The Lutheran World Federation

Lutheran World Information

01.07.2008
Worship in the Land of the Maasai
 
Visit to Local Lutheran Congregations

ARUSHA, Tanzania/GENEVA, 1 July 2008 (LWI) – Congregations of the Evangelical Lutheran Church in Tanzania (ELCT) invited participants of the Lutheran World Federation (LWF) Council meeting in Arusha to their Sunday worships on 29 June 2008. This included the congregation in Mtowamu, northern Tanzania, near the Ngorongoro Crater, a two-hour drive from the Council venue.

Rev. Eberhard Hitzler, director of the LWF Department for World Service (DWS), who served for eight years as a missionary in the area for the Evangelical Lutheran Church in Bavaria’s Division for World Mission, delievered the sermon in both English and Kiswahili, while Bishop Julius D. Paul, Evangelical Lutheran Church in Malaysia pronounced the greeting on behalf of the LWF and blessed those attending the service.

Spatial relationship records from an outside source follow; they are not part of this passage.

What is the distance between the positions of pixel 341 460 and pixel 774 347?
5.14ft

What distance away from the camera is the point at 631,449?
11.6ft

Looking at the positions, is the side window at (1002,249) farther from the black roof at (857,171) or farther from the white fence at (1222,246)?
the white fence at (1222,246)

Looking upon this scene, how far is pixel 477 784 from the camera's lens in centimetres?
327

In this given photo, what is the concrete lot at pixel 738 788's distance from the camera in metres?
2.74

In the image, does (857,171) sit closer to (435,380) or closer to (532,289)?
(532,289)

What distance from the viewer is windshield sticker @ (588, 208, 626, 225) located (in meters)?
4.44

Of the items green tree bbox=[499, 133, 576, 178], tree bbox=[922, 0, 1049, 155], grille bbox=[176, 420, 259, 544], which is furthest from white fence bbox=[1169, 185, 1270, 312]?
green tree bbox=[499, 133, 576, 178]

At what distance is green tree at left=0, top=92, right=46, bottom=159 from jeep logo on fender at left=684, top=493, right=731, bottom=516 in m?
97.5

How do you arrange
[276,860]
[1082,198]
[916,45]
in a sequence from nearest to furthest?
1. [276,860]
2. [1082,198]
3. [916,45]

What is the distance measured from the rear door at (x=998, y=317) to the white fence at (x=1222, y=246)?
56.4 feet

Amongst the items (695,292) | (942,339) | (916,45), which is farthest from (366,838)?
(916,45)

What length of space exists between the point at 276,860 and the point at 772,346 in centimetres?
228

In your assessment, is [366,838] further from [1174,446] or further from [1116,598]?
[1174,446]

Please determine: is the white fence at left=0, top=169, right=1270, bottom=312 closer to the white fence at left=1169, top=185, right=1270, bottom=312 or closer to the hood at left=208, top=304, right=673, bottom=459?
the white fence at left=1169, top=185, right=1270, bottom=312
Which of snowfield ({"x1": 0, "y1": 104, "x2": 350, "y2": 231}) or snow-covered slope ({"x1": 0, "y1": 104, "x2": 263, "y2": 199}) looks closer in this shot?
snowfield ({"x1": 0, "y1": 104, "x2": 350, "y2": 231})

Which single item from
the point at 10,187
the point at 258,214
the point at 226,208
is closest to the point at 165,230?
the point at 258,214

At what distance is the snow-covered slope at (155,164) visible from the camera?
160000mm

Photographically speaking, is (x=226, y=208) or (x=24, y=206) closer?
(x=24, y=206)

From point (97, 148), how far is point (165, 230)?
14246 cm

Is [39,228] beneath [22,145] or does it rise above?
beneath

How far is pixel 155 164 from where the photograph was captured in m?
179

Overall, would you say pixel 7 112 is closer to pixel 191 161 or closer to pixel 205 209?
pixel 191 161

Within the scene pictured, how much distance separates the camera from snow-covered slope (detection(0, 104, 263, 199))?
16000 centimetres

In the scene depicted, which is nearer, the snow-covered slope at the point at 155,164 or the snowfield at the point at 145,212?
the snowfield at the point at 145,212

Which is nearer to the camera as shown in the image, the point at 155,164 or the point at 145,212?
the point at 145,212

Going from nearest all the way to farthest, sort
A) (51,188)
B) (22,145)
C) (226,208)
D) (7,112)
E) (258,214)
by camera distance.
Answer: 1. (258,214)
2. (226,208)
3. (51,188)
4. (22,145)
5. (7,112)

The congregation’s name means “mosquito river,” referring to the large number of mosquitoes in the area, resulting in a correspondingly high malaria prevalence. The situation has improved considerably, thanks to improved access to health care and more efficient hospitals. The infant mortality rate has also declined.

The congregation’s pastor Christiane Eckert, a German missionary from the Leipzig Evangelical Lutheran Mission Society, welcomed the 12-person LWF Council delegation, gave the visitors a tour and description of her mission station, inhabited by the Maasai people, which she has served for over three years.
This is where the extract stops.